### Extracted material
· · · ·

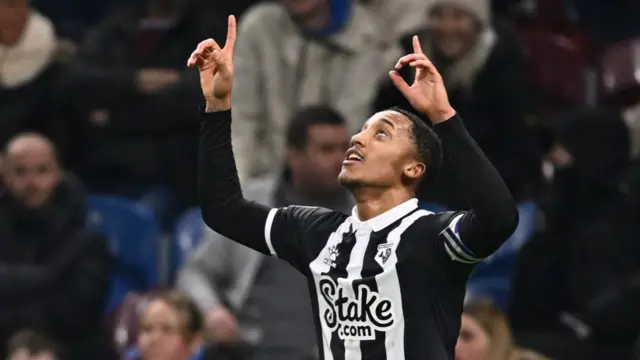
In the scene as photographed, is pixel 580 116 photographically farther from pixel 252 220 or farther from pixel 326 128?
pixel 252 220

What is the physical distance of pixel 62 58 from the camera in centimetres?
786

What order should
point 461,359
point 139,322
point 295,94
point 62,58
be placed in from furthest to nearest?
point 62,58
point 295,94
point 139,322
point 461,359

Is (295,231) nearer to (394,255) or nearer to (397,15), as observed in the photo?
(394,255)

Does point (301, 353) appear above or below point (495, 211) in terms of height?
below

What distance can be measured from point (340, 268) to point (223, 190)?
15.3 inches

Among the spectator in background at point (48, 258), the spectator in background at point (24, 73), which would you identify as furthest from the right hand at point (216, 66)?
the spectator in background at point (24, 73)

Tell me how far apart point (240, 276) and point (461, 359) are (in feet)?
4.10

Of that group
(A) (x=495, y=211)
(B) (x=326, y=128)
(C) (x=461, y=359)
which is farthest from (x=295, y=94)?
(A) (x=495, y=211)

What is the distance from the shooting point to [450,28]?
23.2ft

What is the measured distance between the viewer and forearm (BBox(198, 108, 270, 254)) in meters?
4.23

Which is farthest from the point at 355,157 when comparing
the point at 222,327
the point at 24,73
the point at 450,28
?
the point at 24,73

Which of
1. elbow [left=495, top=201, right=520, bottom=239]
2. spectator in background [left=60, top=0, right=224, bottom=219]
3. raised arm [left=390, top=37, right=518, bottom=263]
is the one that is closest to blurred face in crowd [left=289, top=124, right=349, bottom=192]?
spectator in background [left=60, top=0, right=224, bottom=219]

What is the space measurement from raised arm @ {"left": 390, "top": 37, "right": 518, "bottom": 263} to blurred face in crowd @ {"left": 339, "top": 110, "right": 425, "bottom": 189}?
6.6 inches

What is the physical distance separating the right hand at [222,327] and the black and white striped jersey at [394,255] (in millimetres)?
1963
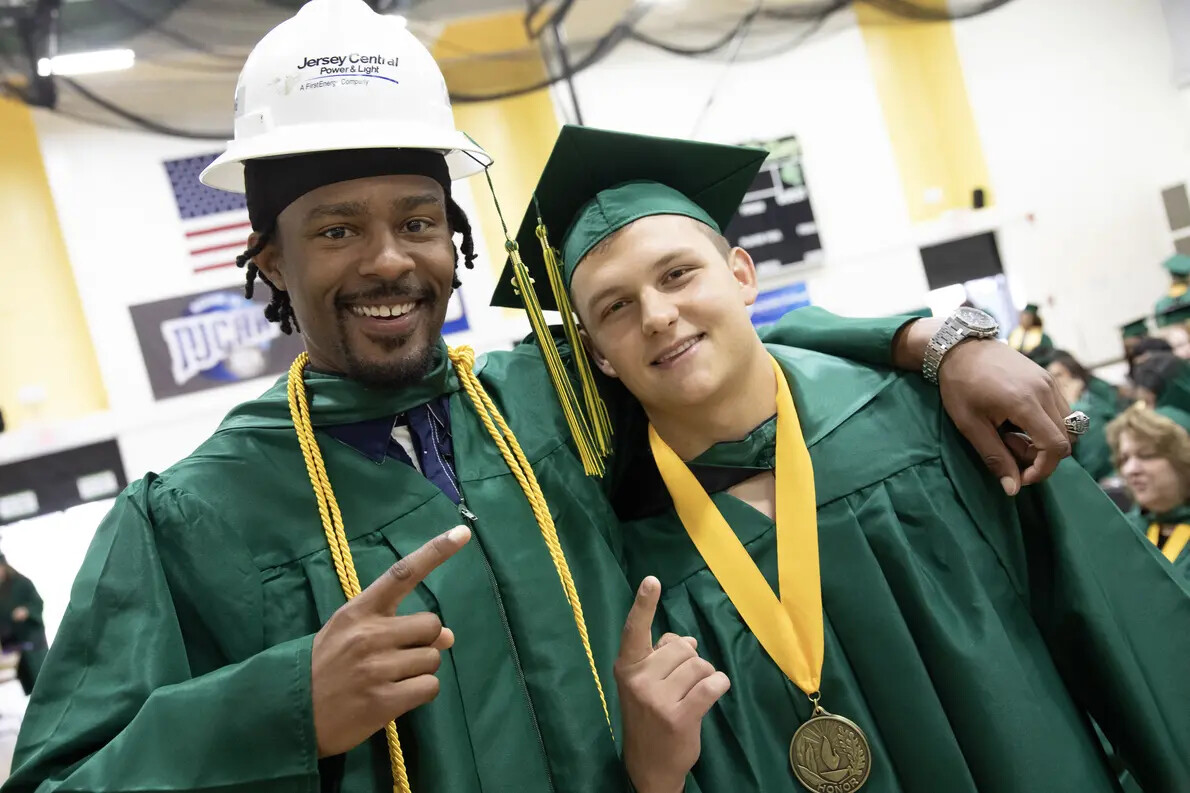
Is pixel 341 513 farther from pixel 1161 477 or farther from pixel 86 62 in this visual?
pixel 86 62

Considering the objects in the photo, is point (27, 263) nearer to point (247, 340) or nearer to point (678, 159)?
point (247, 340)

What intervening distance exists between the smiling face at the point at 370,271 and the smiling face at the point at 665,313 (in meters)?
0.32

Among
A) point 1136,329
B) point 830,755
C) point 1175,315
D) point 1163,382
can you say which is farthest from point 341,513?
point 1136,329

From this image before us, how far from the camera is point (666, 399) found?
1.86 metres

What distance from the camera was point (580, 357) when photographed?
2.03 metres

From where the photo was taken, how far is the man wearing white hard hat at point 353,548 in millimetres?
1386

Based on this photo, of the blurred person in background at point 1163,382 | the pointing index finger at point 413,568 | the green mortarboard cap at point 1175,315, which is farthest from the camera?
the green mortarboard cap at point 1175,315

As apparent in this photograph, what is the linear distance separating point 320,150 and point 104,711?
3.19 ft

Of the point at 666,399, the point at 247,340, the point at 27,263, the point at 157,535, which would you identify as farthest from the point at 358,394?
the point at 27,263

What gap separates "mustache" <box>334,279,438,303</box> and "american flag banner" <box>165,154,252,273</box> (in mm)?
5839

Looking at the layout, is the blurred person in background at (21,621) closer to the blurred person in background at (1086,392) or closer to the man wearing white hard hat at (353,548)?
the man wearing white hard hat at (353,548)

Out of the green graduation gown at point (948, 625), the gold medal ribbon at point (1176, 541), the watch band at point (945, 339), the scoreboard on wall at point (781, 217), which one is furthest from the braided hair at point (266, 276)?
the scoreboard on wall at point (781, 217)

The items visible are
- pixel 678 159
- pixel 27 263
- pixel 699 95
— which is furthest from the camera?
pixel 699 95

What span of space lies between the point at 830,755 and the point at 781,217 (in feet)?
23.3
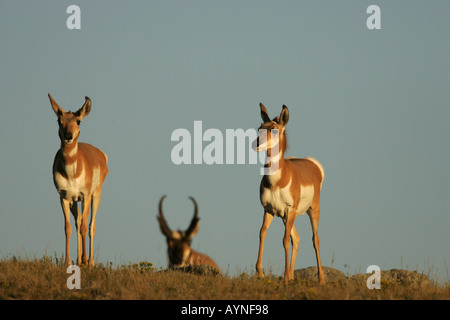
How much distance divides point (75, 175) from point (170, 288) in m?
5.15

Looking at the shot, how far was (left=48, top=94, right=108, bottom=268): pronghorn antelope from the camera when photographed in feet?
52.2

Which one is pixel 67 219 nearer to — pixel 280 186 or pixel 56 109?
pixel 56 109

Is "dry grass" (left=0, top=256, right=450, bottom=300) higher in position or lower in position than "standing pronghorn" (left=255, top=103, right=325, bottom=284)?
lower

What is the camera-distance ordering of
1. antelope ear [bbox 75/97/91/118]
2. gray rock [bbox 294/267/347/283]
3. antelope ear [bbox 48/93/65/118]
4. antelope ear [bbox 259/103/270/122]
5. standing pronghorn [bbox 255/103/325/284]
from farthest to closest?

· · · ·

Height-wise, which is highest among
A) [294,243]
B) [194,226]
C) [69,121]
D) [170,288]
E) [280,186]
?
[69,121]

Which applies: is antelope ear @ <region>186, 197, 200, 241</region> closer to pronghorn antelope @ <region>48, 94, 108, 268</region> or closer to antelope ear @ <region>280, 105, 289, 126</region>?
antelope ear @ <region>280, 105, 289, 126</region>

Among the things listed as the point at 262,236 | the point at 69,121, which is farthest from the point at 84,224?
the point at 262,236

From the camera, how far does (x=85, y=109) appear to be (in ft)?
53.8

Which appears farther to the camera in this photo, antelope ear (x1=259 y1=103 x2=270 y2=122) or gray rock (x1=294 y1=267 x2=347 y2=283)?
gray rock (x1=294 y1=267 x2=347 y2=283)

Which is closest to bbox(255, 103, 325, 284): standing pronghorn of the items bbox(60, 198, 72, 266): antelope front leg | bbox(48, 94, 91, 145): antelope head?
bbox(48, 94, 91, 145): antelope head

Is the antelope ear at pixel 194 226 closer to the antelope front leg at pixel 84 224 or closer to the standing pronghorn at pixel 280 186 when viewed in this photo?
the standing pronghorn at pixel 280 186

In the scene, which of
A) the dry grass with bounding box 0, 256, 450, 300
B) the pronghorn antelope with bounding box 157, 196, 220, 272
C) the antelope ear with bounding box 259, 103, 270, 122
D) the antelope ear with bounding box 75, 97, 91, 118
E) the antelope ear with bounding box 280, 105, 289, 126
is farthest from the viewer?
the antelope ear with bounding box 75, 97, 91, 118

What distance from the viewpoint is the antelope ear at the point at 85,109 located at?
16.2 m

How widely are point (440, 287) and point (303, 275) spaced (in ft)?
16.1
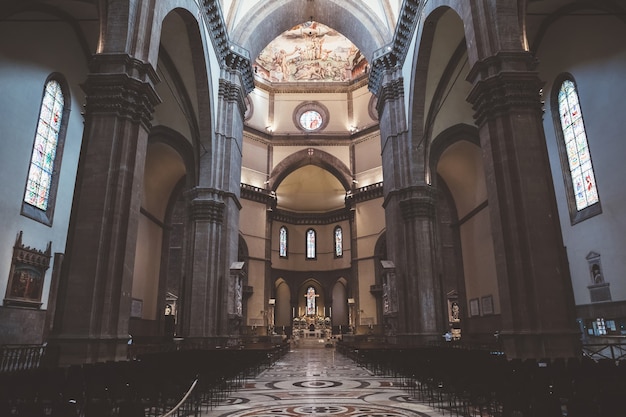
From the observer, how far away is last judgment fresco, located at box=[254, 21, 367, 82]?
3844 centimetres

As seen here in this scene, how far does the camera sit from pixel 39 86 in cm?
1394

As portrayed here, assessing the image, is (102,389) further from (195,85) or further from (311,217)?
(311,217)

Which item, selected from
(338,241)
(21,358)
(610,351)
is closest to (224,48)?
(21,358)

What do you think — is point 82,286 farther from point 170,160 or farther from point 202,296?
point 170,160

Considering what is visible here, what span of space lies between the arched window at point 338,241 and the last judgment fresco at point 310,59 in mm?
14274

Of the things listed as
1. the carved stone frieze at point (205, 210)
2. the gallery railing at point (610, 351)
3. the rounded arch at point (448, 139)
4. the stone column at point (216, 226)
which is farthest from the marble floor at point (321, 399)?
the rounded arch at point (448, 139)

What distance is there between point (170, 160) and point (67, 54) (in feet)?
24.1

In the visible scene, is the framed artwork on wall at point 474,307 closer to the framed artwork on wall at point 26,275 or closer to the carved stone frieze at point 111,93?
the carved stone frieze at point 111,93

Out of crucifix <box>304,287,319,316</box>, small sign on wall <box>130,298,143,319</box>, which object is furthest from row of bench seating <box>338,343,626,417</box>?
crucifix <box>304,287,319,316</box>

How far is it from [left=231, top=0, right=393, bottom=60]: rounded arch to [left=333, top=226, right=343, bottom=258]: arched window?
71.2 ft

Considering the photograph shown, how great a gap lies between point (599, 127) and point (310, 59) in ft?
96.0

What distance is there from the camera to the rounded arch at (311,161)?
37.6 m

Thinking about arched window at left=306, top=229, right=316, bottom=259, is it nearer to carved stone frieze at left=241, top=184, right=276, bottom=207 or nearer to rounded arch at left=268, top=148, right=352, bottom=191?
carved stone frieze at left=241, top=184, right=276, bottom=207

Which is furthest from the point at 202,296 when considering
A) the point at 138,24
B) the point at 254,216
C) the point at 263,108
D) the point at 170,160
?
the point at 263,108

· · · ·

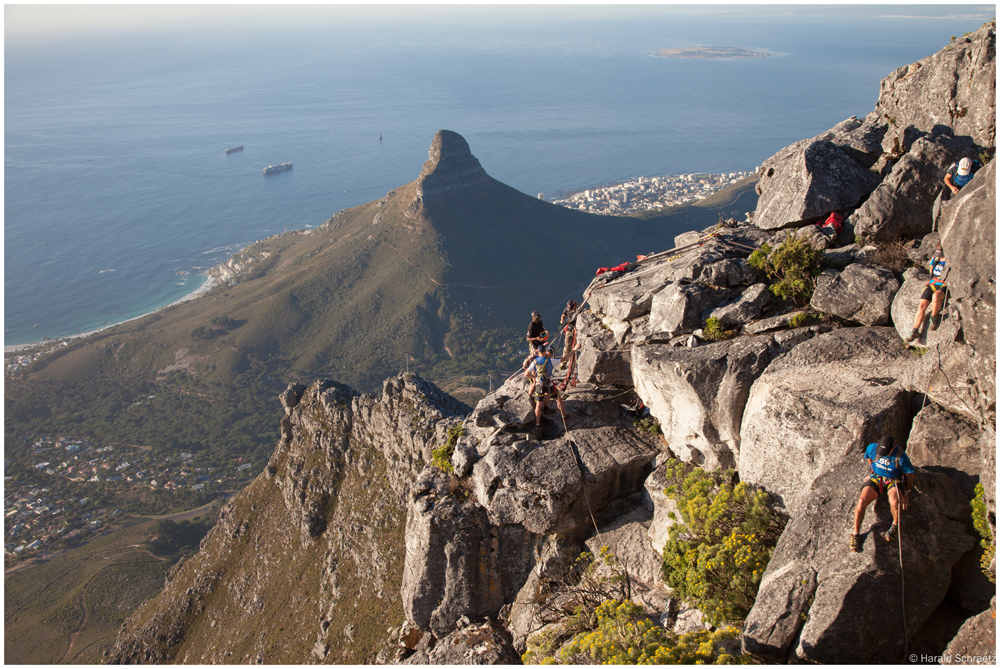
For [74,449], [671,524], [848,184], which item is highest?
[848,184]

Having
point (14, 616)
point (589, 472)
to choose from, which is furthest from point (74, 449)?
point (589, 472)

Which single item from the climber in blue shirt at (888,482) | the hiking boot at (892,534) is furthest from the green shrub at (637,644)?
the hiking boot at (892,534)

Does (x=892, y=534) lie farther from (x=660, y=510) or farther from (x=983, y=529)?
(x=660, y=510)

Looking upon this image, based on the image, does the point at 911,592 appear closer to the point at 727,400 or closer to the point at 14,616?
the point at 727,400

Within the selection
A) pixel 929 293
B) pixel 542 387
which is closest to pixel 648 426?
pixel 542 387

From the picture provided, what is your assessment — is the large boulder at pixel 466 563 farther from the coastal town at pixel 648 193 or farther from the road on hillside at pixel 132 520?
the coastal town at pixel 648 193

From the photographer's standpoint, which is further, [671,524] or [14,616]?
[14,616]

· · · ·

### Objective
How many lines of the material above contain the word "physical"? Reply with the number alone.

### Final answer
2